> _Using the information_:
A – In the Topband post about RF loss in trees, what RF resistance did W8JI measure along the length of the green trunk section?
B – Duplicate the stretch of the Topband post on RF loss in trees from "The amount of" through "around the trees.".
C – Go on with the Topband post on RF loss in trees, starting after its final sentence.

> _Selected extract_:
Topband: Improve efficiency?

Guy Olinger K2AV olinger at bellsouth.net
Tue Nov 3 07:45:48 PST 2009


The amount of RF energy absorbed by a supporting or nearby tree is
controversial. There is no accepted defining work on the RF loss effects of
forest around a vertical, and some minor work was unable to adjust for
micro-local changes in ground conductivity around the trees.

Some interesting anecdotal-level experiments that suggest that there is no
great loss.  W8JI once took a one foot by three foot section of green tree
trunk and measured its RF resistance in the long direction.  It was in the
K-ohms, which would not support any significant current. Note that K-ohms is
what we consider a good block for common mode current on coax shield.
Intuitively once the sap is down, most water in a trunk is trapped in cells,
and that water is never salty.

Though wet wood is not a good thing to use for a HV insulator at the end of
a conductor with HV RF on it, neither is it conductive enough (in the tens
of ohms) to allow enough current to produce significant loss.

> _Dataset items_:

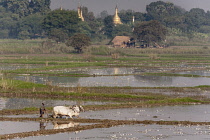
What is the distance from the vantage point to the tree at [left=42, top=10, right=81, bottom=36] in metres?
92.9

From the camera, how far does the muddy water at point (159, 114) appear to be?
25906 mm

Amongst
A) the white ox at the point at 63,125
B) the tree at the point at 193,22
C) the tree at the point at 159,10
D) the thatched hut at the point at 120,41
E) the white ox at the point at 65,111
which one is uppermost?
the tree at the point at 159,10

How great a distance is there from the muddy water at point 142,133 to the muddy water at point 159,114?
2258 millimetres

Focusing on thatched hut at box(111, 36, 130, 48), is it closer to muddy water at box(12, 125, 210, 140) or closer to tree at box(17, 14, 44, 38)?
tree at box(17, 14, 44, 38)

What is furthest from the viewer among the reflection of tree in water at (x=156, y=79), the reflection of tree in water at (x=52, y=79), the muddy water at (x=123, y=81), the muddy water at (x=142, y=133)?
the reflection of tree in water at (x=156, y=79)

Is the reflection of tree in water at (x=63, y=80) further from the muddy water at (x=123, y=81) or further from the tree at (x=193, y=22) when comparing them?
the tree at (x=193, y=22)

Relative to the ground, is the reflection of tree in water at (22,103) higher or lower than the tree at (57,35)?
lower

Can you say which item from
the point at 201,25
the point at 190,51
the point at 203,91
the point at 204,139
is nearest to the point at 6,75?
the point at 203,91

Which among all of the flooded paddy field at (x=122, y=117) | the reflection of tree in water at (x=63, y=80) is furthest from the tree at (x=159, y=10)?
the flooded paddy field at (x=122, y=117)

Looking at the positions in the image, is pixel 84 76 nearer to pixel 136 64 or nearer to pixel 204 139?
pixel 136 64

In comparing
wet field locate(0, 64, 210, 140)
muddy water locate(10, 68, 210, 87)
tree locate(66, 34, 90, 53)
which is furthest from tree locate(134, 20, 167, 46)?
wet field locate(0, 64, 210, 140)

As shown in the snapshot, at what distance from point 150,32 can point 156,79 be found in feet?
135

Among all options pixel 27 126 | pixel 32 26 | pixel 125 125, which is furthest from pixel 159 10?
pixel 27 126

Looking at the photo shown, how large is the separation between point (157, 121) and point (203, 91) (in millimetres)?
14055
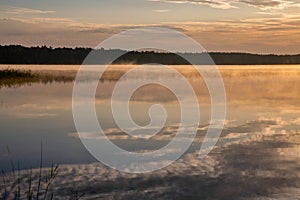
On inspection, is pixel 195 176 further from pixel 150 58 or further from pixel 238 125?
pixel 150 58

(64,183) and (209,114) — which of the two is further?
(209,114)

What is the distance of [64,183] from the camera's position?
25.9 ft

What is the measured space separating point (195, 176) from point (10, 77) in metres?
30.2

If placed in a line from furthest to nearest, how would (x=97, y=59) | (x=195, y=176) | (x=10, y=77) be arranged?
(x=97, y=59)
(x=10, y=77)
(x=195, y=176)

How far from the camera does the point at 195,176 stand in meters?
8.55

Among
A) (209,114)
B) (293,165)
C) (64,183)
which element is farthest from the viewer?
(209,114)

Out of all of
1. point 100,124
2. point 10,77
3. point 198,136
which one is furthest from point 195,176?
point 10,77

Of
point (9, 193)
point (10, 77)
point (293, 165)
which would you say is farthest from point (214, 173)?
point (10, 77)

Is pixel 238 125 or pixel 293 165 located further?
pixel 238 125

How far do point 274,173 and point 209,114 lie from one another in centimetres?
824

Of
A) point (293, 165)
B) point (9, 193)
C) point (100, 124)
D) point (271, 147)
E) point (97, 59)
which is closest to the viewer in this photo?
point (9, 193)

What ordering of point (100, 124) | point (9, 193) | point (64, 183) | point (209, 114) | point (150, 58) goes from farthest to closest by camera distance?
point (150, 58) < point (209, 114) < point (100, 124) < point (64, 183) < point (9, 193)

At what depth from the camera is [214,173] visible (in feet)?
29.0

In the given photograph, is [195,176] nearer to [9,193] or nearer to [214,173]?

> _Responses in order_:
A – It was in the K-ohms.

B –
The amount of RF energy absorbed by a supporting or nearby tree is
controversial. There is no accepted defining work on the RF loss effects of
forest around a vertical, and some minor work was unable to adjust for
micro-local changes in ground conductivity around the trees.

C –
If one ran a wire up a tree tacked down to the bark or held to within an
inch of bark by some device, then dielectric loss would clearly be involved.

There is no reasearch money out there screaming for the answers to these
questions and most hams have day jobs.  Careful definitive work to answer
these questions is suprisingly difficult and drawn out, with enormous
variations in weather, soil, etc to work out.  One is easily talking about
tens of thousands of measurements taken in hundreds of locations with many
species of trees over several years, and some very careful definitions and
methods established up front with experienced researchers.

If the research was NOT done with the kind of peer review and oversight
attendant a PhD dissertation, it probably would not definitively serve the
amateur community.  We have enough unvalidated opinions (however sincerely
held) and over-simplifications in the ether to suffice as jist for reflector
arguments.

As to whether the top 10-20% of a 160 meter vertical is bent, I defy anyone
to detect such a difference at the RX end.  if nothing else, the percentage
of RF radiated from a given section of wire is proportional to the current
density in the section as a percentage of the summation of all current. How
much current flows at the end parts of a wire antenna?

 Having great TX signals with amps and big TX antennas with dink RX is a
problem associated with too-high levels of testosterone.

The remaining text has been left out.